# Given problem 1
Count the lines in the records below that contain the string "wave", treating case as significant, and give only the number.

# Text shown
▼
2.As per the querist, a prototype system was installed at one of the customer’s locations in June 1988 for field trails. After the customer was satisfied with the performance, a purchase order was received from him for supply of a system, with capacity higher than that of the prototype. Accordingly, the capacity of the prototype system was suitably augmented by adding the required balancing materials. It was then despatched to the customer’s site and the sale proceeds were realised. Thereafter, another purchase order was received for supply of two more systems one of which has already been supplied. As per the querist, a purchase order for 2 or 3 more systems is expected shortly.

 

3. The querist has stated that as the ownership of the system installed for field trails was vested with the company, for accounting control purposes, the prototype system installed at customer’s location in 1988 was capitalised in the accounts for the year 1988-89 at its bought-out cost. Depreciation was provided thereon till September 1992. However, when the said prototype system was augmented to the capacity required by the customer by providing balancing items and sold to the customer as a complete system during the year 1992-93, the earlier capitalisation was reversed by writing back the full amount of depreciation provided till September 1992 thereby restoring the book value of the prototype system to its original cost. The cost of the system was then transferred to raw materials stock account which, together with that of the balancing materials used for augmenting its capacity and completing the system, was booked under ‘consumption of raw materials’. The amounts invoiced for the supply of the system and software and documentation were accounted under ‘Income from sales’ in line with the accounting for sale or regular merchandise.
▲
# Data in this exercise
▼
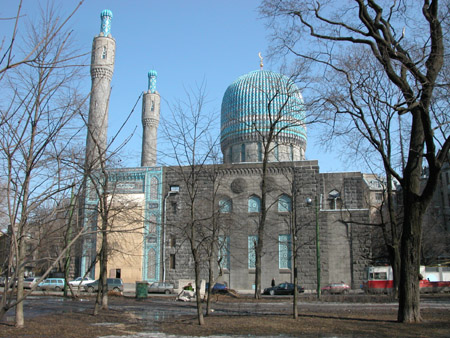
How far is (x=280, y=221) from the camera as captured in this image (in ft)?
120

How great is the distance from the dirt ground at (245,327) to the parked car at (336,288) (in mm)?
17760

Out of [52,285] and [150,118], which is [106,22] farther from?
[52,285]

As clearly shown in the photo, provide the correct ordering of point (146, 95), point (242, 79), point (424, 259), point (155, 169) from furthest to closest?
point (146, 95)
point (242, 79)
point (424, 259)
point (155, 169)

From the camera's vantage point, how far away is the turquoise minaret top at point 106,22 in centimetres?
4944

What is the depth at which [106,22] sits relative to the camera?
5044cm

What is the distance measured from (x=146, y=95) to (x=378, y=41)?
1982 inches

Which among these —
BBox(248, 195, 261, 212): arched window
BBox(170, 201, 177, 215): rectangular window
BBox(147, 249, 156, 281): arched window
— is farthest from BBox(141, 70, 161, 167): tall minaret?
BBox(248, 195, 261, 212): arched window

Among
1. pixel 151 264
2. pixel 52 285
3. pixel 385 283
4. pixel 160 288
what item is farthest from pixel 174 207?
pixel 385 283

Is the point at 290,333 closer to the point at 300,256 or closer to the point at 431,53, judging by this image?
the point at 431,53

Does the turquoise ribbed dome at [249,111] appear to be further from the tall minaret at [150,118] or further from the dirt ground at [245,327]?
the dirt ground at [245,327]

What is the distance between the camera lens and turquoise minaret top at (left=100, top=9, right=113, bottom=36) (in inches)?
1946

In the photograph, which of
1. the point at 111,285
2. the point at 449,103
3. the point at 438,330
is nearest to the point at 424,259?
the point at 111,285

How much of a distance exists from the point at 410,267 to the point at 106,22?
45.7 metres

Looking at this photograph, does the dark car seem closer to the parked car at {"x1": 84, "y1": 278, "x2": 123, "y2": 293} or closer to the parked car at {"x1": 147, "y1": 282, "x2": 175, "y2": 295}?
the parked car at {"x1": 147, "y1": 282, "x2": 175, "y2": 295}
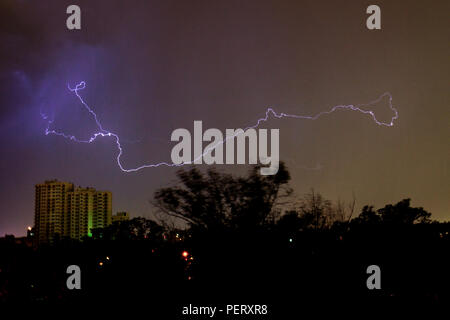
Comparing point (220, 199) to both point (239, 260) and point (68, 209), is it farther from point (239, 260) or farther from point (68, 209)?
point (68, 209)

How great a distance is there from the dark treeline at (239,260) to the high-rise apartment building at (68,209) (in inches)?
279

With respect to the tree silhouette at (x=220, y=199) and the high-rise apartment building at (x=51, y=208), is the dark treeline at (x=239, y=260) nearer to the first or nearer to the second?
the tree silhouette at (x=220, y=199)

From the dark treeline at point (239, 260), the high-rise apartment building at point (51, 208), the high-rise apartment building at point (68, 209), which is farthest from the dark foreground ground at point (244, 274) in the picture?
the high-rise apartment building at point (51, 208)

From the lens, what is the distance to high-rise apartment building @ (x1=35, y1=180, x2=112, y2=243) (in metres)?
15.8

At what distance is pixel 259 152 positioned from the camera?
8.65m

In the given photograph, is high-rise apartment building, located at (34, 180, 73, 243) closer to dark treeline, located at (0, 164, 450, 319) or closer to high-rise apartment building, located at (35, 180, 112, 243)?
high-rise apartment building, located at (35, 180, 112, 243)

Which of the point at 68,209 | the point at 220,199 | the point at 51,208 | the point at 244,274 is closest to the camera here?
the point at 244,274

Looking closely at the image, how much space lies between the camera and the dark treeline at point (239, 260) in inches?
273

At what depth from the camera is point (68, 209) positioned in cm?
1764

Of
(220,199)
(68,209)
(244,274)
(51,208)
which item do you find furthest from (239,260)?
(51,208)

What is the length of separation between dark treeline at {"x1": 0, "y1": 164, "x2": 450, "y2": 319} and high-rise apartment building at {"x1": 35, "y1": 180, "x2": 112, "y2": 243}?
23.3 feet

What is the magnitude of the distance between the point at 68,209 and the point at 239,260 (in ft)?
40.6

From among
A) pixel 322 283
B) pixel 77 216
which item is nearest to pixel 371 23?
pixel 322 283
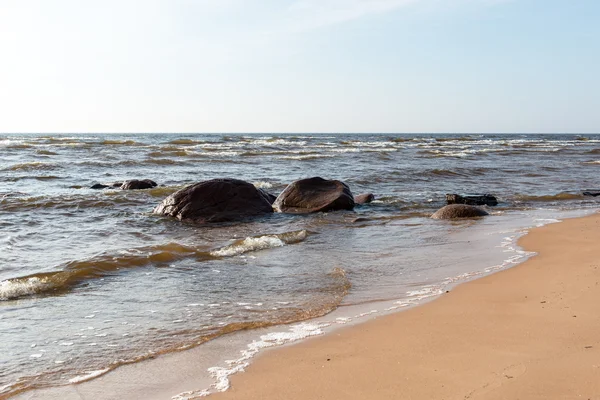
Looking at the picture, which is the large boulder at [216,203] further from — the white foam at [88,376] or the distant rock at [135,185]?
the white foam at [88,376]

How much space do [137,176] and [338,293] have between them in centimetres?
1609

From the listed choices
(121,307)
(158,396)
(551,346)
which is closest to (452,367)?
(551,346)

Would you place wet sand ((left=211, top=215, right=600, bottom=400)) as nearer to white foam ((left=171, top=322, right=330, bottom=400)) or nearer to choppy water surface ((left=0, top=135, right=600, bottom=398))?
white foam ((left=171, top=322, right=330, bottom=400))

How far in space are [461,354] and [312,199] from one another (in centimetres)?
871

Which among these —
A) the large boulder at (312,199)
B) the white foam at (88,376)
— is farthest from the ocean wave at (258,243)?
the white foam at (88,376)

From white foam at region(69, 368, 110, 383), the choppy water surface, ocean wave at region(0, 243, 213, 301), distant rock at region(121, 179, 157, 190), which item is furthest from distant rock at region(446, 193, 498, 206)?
▲
# Given problem 2
According to the passage on the prototype system, until what point was depreciation provided on the prototype system?

# Written answer 1
2

# Written answer 2
Until September 1992.